Que la fiesta continúe (Robert Guédiguian)

Cuando Robert Guédiguian se pone a crear, tiene tan clara la concepción de su propio cine que podría hacerlo con el piloto automático puesto. Sus películas reúnen siempre unas particularidades y unos actores que se repiten año tras año, pero el director sigue teniendo la necesidad de contar esa historia cercana, a pie de calle, con personajes entrañables y a la vez revolucionarios, que plasman un estilo de vida que, con el tiempo, quizá pierda un poco de batalla en su mirada, pero que no se aleja de sus conclusiones.

Que la fiesta continúe se encuentra a poca distancia de otras de sus películas protagonizadas por la eterna pareja ficticia formada por Ariane Ascaride y Jean-Pierre Darroussin. Ambos se tienen la medida tomada y saben reaccionar a los gestos del otro sin que aparezca la ficción en sus encuentros. La naturaleza y comodidad con la que trabajan todos los actores (no son los únicos que repiten, prácticamente todo el reparto está conformado por viejos conocidos de Guédiguian) no acompaña en realidad un guion que, pese a cumplir todo el abecedario de requisitos del director galo, resulta demasiado rígido. Una vez elegido ese pequeño barrio de Marsella que desea liberar del yugo de la precariedad —comienza la película con una batería de imágenes reales de una desgracia ocurrida en ese lugar—, se centra en las idas y venidas de una familia común y numerosa, para permitir que cada miembro tenga la posibilidad de exponer su día a día, pero dejando inerte la comunicación entre escenas.

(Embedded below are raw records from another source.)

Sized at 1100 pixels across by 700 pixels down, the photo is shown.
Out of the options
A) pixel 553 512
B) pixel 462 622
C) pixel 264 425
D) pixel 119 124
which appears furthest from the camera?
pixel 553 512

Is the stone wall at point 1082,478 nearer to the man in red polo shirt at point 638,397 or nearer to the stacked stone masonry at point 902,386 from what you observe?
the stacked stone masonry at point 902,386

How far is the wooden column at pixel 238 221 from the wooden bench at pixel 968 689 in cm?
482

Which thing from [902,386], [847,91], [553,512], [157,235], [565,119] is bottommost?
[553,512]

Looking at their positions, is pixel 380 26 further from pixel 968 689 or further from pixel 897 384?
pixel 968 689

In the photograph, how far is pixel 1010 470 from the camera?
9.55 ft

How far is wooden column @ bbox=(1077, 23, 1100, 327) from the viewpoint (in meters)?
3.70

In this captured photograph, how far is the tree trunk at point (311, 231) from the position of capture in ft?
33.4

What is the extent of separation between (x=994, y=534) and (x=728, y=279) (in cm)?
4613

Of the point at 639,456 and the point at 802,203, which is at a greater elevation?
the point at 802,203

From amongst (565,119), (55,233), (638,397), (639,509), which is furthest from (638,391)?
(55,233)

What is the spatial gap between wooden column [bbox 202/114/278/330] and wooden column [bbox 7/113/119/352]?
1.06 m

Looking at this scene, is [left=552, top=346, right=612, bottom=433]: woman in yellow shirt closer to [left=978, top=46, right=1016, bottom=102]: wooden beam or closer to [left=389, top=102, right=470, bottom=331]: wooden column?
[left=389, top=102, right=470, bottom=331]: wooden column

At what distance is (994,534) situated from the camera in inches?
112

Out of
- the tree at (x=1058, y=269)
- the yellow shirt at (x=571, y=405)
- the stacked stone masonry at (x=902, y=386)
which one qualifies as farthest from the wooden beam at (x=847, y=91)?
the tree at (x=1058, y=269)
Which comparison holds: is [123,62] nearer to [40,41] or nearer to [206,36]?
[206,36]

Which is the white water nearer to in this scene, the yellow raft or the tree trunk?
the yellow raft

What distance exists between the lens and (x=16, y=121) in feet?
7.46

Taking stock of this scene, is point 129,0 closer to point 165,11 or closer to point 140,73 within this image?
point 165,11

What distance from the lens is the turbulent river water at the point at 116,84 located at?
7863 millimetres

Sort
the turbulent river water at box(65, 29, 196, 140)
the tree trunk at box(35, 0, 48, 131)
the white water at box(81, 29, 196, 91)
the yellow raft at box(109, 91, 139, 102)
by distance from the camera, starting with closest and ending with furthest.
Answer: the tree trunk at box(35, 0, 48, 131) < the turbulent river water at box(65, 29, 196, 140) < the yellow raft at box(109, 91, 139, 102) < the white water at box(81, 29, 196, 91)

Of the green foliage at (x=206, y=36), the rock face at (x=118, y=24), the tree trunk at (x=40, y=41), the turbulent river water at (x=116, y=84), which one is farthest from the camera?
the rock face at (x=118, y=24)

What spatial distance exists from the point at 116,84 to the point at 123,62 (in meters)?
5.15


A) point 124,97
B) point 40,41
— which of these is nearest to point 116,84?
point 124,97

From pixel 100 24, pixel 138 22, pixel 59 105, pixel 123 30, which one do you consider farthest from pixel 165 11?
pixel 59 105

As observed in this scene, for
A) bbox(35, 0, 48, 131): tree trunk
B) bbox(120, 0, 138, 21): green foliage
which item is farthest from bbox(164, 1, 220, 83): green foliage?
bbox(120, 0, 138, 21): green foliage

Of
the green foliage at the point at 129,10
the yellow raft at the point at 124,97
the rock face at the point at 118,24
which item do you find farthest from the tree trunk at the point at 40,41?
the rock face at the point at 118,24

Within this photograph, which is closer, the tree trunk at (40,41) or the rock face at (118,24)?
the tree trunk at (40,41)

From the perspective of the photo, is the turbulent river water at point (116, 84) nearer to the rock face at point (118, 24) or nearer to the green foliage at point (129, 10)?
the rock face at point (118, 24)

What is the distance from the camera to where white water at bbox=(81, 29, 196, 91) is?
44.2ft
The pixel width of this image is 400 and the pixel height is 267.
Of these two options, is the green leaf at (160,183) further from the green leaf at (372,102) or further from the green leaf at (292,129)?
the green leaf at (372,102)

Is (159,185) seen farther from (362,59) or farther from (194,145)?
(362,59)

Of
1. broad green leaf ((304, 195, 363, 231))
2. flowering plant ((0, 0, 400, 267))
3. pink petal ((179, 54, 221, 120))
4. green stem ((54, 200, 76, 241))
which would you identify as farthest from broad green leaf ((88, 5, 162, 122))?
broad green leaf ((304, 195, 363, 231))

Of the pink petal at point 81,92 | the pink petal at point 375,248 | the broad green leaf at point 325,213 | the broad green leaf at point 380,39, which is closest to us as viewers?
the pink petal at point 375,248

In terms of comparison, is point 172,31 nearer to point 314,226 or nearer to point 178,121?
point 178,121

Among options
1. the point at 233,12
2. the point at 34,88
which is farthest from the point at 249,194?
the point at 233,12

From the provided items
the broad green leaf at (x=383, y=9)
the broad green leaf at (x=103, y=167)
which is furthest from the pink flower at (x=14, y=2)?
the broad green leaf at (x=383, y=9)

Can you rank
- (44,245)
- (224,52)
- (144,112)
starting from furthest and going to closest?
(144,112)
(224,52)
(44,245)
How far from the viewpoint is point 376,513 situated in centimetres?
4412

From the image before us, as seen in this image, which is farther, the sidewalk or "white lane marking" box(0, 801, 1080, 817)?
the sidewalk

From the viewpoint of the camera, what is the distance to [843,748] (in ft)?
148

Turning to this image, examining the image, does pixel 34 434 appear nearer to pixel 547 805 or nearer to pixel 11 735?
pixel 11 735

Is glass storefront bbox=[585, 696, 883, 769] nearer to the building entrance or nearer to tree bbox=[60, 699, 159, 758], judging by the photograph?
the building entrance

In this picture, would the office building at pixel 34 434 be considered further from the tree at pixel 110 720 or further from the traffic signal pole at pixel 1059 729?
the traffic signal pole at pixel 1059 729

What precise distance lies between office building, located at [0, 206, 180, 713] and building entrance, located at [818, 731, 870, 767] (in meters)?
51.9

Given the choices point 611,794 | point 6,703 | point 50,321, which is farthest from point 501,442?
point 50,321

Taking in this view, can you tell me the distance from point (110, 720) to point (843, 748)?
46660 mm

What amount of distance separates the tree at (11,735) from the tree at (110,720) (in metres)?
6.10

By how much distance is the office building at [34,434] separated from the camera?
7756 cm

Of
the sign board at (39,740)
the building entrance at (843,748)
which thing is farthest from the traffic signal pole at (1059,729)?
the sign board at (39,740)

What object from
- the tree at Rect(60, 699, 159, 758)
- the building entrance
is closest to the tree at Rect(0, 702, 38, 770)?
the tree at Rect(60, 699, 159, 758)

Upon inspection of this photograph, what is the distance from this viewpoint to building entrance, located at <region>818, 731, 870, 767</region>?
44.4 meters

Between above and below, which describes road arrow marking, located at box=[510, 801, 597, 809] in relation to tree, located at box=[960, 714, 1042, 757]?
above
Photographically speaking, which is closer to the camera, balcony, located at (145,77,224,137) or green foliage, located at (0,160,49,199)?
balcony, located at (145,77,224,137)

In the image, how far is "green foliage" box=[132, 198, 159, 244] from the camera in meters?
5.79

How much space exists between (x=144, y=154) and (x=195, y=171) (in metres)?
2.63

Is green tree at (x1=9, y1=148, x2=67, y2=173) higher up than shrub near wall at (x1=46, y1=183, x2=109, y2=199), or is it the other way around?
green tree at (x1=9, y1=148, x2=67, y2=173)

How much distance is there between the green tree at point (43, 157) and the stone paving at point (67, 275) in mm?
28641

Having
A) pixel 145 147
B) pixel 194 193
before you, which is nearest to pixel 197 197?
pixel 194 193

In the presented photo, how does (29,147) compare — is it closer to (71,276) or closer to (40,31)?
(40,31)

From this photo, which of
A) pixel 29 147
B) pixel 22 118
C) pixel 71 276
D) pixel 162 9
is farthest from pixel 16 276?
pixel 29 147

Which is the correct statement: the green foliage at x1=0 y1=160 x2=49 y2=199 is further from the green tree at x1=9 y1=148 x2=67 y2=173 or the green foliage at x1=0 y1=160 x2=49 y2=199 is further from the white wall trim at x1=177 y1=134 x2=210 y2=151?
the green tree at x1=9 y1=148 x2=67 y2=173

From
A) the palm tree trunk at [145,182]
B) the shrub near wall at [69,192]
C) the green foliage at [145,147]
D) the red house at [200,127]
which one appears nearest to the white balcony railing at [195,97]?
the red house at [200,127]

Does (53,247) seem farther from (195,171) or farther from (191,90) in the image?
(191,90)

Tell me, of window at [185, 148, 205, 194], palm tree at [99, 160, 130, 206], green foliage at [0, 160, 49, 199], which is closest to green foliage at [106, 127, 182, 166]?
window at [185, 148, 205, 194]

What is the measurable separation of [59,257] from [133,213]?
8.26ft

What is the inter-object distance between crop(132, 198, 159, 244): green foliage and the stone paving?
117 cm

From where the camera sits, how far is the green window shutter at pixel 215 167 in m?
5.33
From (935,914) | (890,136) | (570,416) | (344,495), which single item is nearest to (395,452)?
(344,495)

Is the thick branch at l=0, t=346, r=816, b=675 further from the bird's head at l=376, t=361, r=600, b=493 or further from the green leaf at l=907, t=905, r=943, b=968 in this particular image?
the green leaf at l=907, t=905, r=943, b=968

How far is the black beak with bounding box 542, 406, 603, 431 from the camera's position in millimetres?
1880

Los pasajes se entremezclan sin ganas, aunque no renuncie a un hilo conductor, y todo ocurre porque sí, porque es necesario narrarlo aunque no venga a cuento de nada.

Del mismo modo, hay escenas que recogen toda la esencia de Guédiguian. Hay proclamas políticas afines al pueblo, hay un halago inmenso y necesario de su acogedora Marsella, e incluso un homenaje a su propio padre, de origen armenio, no solo considerando que el marido difunto de su protagonista lo fuera, y que los hijos estén tan implicados en los conflictos que allí padecen. También Ariane (que aquí tiene el nombre de Rosa, nombre de mujer luchadora) recibe por las noches en sueños a su propio padre. Suma además esa mirada que tiene hacia otras expresiones artísticas, como la pintura (son muchos los cuadros que ilustran los entornos que sus protagonista visitan, del mismo modo que replica en sus escenas con los actores, las poses y la iluminación de alguna que otra obra más que reconocible), el teatro (la hija de Darroussin hace del barrio un lugar mejor con sus clases, y se convierte también en una especie de heroína) y la literatura (el mismo Darroussin se comunica a base de citas indispensables de grandes pensadores), además de la constante presencia de una escultura de Homero en mitad del barrio que ofrece ciertas réplicas en el argumento. Espacio hay, además, de autopromocionarse con esa réplica del póster de su película Le voyage en Arménie (2006) donde, evidentemente, ya aparecían la mayoría de actores que aquí participan.

Por lo demás, Que la fiesta continúe forma una encantadora amalgama de lugares conocidos y clichés sobre el proletariado, la inmigración y la familia que tanto gusta a los amantes de este cine. Poco distaría de la última película de Ken Loach, El viejo roble, si no fuese porque, para qué negarlo, cada uno de estos veteranos directores tienen un estilo muy pronunciado. Pero igualmente, ese estilo se ha ido relajando con los años y su gran protesta se ha convertido en una leve y amigable llamada de atención. Robert Guédiguian tiene la suerte de una Ariane Ascaride que podría repetir una y mil veces el mismo papel sin desgastar su carisma, es más, hay una escena de un beso con un macro-‹zoom› en mitad de la noche que es hasta inspiradora, pareciera que la actriz ha nacido para instantes como esos. Pero no es capaz de llenar el vacío que ofrecen el resto de personajes, demasiado felices, excesivamente insípidos, olvidables. Su interés por conseguir una Marsella mejor no traspasa la pantalla, es un interés demasiado blanco, un tanto forzado, también olvidable. Aún así, el conjunto sí sabe mantener su energía y será una delicia para todos aquellos que anhelan conocer otra historia más del director.

Después de ver la película no saldremos a las calles a quemar contenedores en busca de unas mejores condiciones de vida, pero algo hemos aprendido: a los armenios les gusta la pasta con anchoas y nueces.